It looks huge on this website but I think they only had 8 or 9 employees!

 

I think they were also pointing out that the infrastructure for Ammonia transport is already there. So when the technology catches up, it wouldn't be difficult to make mainstream.

Another shining example of how colleges can do completely impractical things just to get grant money and publicity.

 

Ammonia comes from shifted natural gas in a capital and energy intensive process.  Anhydrous ammonia is also pretty hazardous stuff...especially to be driving around with a pressurized tank full. 

 

If the benefit is that we have 3,000 miles of ammonia pipelines, then why not just skip the costly step where we turn natural gas into ammonia, and fill our cars with natrual gas.  After all, we've got hundreds of thousands of miles of natural gas pipelines in this country...most of them lead right into people's homes!

Did you read the article???

 

The researcher at OU developed a cheaper and less energy intensive process of getting Hydrogen (for fuelcells) from Ammonia. The ammonia would come from human/animal wastes. No where in the entire original article is natural gas mentioned.

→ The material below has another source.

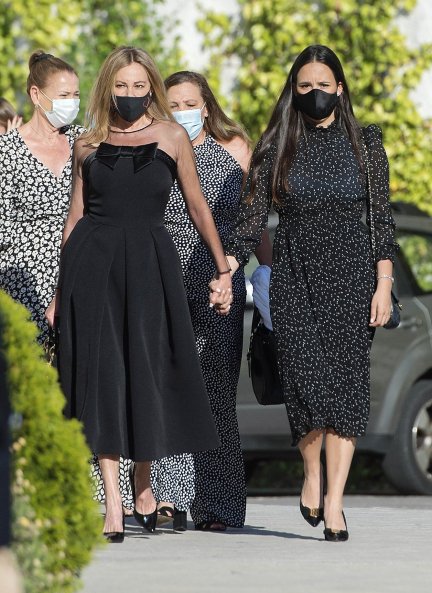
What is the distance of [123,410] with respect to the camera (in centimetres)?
636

I'm just not buying that people or animals have enough energy in their pee (the source of her urea) to run an electrolyzer and a car.  I also wonder what the capital costs would be just to convert your transportation energy to run off of said pee.

 

Lets pretend this gets commercialized.  You've now got to buy a fuel cell car that only runs on ammonia ($$$$), an in-home electrolyzer (up front $$ and electricity to run it $$), separate your urine from the rest of your plumbing ($$$).  You'd also have to drive around town in a car that could kill everyone within a two block radius if the anhydrous ammonia tank ruptures.  I hate to be a naysayer because I love technological innovation, but this feels like one of those things that we'll look back on in 40 years with the same nostalgia that we do with the flying cars of the 1960's.

 

popular_mechanics_flying_car_cover.jpg

 

Anaerobic digesters working off of poop and creating methane is a much more practical process.

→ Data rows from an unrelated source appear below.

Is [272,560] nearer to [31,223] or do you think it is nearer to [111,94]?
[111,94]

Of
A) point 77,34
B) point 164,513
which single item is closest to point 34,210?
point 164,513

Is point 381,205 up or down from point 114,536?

I don't know why people on here are so pessimistic about recent developments in alternative energy. When I was in CE I remember my professor talking about how him and his colleagues at Wright-Patterson designed a machine that could capture a bouncing ball. It was a small project and they didn't think it was such a big deal but now the Department of Defense uses the same technology to capture ballistic missiles in case N. Korea or Russia tries to pull a fast one. What amounts to a little innovation can lead to so many other great things.

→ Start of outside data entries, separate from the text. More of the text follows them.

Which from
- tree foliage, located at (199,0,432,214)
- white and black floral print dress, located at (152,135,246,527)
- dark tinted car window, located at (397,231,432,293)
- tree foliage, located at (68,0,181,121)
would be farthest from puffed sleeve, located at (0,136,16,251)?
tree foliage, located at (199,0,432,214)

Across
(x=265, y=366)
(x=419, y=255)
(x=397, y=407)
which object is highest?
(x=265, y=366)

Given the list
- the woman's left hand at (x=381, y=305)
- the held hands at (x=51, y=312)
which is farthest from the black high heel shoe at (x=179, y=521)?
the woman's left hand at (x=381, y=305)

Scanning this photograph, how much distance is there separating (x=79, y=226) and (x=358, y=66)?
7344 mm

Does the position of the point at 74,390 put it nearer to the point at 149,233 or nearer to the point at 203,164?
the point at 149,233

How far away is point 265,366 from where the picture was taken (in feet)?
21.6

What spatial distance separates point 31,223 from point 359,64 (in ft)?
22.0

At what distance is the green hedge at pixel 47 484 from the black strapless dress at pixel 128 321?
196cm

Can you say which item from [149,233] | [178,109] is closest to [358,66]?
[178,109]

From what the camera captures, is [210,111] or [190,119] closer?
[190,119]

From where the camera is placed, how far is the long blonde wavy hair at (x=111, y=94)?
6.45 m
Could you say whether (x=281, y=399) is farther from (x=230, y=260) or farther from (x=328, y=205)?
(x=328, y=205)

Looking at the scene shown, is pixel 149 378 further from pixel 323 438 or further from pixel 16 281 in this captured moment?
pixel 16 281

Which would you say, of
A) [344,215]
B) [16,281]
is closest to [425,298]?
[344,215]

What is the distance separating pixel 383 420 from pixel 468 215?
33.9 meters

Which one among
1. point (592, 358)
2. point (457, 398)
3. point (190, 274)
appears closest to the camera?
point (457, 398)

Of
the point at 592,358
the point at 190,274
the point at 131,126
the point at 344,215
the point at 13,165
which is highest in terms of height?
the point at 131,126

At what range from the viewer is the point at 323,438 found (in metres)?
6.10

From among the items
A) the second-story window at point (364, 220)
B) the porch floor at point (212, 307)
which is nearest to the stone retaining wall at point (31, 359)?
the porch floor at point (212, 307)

Again... did you read the article? The plan would be to collect, commercially, the human/animal urine waste and process it into the ammonia. Then, you could use the existing ammonia pipelines and systems to transport it to the consumer channel. All you would need in your car is the fuel cell, a battery to start the electrolysis process, an alternator to recharge said "starter" battery, and a tank to hold the ammonia.

^---- "I don't know why people on here are so pessimistic about recent developments in alternative energy."

 

  It's one thing to do a lab experiment, and another to produce something commercially. Plain and simply, the gasoline or diesel powered internal combustion engine is hard to beat in terms of convenience, flexibility, ease of use, and return on investment as a source of industrial power.

 

 

It sounds like an impressive breakthrough to me.  Its a pretty confusing article but basically if I'm reading it correctly and if it was written correctly, the lab has a breakthrough on turning amonia into hydrogen regardless where that amonia has come from.  She's just taking the additional step in working out that she can create amonia from urea.

 

Things that change the world are when there's a breakthrough no one thought of that makes things significantly cheaper.    $600k seems like a hell of a deal to license it.

  • 3 months later...

"Honey, did you forget to empty the chamber pot into the Hydrogen Fuel Cell generator last night?"